[Saved entries]
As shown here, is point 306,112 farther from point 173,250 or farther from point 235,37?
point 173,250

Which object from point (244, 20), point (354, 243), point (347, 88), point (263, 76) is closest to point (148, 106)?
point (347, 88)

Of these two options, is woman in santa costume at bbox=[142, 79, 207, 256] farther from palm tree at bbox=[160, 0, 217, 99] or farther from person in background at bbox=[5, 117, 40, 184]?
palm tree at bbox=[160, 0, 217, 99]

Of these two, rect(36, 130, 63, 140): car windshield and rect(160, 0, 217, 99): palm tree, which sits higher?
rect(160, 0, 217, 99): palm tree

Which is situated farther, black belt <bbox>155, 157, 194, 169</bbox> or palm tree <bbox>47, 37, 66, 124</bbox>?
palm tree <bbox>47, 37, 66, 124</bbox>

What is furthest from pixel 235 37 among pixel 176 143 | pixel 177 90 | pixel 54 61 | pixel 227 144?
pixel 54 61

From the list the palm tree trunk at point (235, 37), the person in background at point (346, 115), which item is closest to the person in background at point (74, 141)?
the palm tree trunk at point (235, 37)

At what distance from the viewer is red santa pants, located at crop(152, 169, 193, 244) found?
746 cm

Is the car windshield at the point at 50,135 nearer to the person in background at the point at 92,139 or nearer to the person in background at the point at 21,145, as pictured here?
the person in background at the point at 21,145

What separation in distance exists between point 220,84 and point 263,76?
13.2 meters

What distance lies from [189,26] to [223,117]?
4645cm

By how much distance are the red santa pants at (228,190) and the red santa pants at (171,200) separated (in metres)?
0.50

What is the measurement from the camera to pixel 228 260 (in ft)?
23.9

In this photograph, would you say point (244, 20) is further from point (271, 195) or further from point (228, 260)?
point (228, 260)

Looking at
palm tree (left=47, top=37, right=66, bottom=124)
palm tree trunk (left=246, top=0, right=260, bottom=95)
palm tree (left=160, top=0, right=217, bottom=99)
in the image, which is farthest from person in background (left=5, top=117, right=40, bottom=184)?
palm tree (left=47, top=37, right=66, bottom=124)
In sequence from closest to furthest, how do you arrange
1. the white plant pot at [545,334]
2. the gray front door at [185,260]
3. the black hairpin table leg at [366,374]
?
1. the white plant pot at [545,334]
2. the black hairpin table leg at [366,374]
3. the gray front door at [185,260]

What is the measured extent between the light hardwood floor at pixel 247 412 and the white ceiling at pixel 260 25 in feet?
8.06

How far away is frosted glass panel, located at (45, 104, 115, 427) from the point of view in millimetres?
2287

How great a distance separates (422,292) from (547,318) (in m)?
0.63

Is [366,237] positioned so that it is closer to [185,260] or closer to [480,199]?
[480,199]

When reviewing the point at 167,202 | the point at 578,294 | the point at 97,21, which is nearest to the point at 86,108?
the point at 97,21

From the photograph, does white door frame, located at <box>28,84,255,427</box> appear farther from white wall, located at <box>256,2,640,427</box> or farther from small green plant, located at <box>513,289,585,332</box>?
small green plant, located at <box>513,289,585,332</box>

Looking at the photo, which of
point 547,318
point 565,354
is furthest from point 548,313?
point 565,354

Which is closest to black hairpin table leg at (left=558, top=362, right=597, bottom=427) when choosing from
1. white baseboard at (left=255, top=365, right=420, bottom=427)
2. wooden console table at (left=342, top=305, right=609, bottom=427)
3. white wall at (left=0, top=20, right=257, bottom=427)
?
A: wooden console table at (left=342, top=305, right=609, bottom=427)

WHAT THIS TASK INVOLVES:
Repeat the lines above exactly, starting with the line that contains "Which is closest" and continuing through the last line of the saved entries.

THE REPLY:
Which is closest to black hairpin table leg at (left=558, top=362, right=597, bottom=427) when choosing from
1. white baseboard at (left=255, top=365, right=420, bottom=427)
2. wooden console table at (left=342, top=305, right=609, bottom=427)
3. white wall at (left=0, top=20, right=257, bottom=427)
?
A: wooden console table at (left=342, top=305, right=609, bottom=427)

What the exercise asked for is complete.